• **任务**:
根据文本摘录，范蠡离开齐都到了陶之后自称什么？

• **文本摘录**:

※ ※ ※

齐人见范蠡贤明,欲委以大任。范蠡却喟然叹道:“居官则至卿相,治家则致千金;久受尊名,终不是什么好事!”于是,他散其家财,分给亲友乡邻,然后怀带少数珠宝,离开齐都市到了陶,再次变易姓名,自称为陶朱公。
范蠡名播天下,垂于后世。就是因为范蠡参透了一个道理:楼高易倒,树高易折,晓得下塘,须要晓得上岸。而当代人与范蠡思维方式的互逆,由警惕、审慎的人生功名态度变成狂躁、亦步亦趋的无谓追求,这种一路狂奔、粗放式经营自己、建设社会的做法是否可以适可而止,三思后行?
为人为官须要谨记:风浪再高,最终仍然要归于平静。
6.居家乃是长久之计
【原文】
欧阳夫人左右:
自余回金陵后,诸事顺遂,唯天气亢旱,虽四月二十四、五月初三日两次甘雨,稻田尚不能栽插,深以为虑。
科一出痘,非常危险,幸祖宗神灵庇佑,现已痊愈,发体变一结实模样。十五日满两个月后,即当遣之回家,六月中旬可以抵湘。如体气日旺,七月中旬赴省乡试可也。
余精力日衰,总难多见人客。算命者常言十一月交癸运,即不吉利。余亦不愿久居此官,不欲再接家眷东来。
夫人率儿妇辈在家,须事事立个一定章程。居官不过偶然之事,居家乃是长久之计。能从勤俭耕读上做出好规模,虽一旦罢官,尚不失为兴旺气象。若贪图衙门之热闹,不立家乡之基业,则罢官之后,便觉气象萧索。凡有盛必有衰,不可不预为之计。
望夫人教训儿孙妇女,常常作家中无官之想,时时有谦恭省俭之意,则福泽悠久,余心大慰矣。
余身体安好如常,唯眼蒙日甚,说话多则舌头蹇涩,左牙疼甚,而不甚动摇,不至遽脱,堪以告慰。顺问近好。

※ ※ ※

• **数据行**:
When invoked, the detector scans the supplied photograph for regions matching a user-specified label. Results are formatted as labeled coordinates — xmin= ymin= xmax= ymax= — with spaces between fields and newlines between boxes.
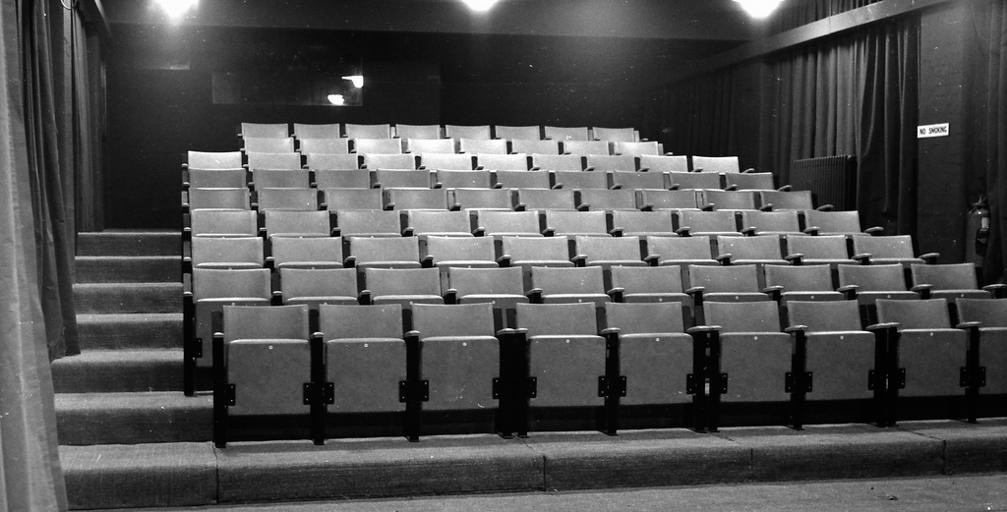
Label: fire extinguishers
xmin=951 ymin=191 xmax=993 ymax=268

※ ※ ※

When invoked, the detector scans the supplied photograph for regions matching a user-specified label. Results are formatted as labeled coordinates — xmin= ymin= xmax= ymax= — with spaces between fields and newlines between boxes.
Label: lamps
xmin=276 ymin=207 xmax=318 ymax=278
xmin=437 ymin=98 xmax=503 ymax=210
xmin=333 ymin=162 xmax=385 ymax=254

※ ※ ※

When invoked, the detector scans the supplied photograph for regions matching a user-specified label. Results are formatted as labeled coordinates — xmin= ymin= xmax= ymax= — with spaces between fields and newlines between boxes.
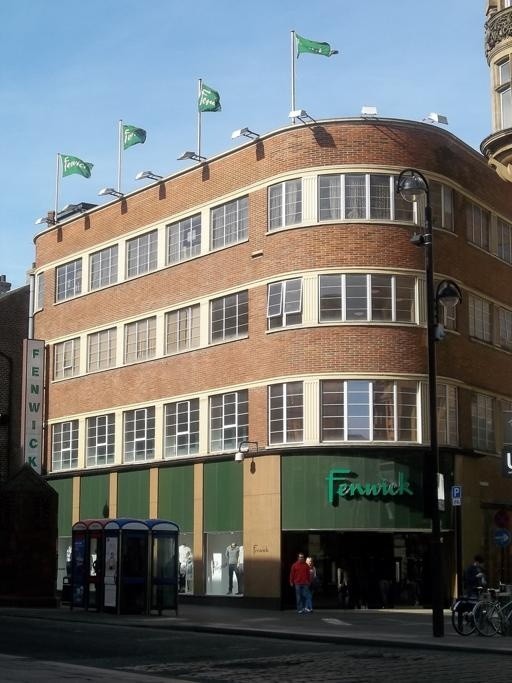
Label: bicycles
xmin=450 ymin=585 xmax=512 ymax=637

※ ※ ※

• **本题答案**:
陶朱公。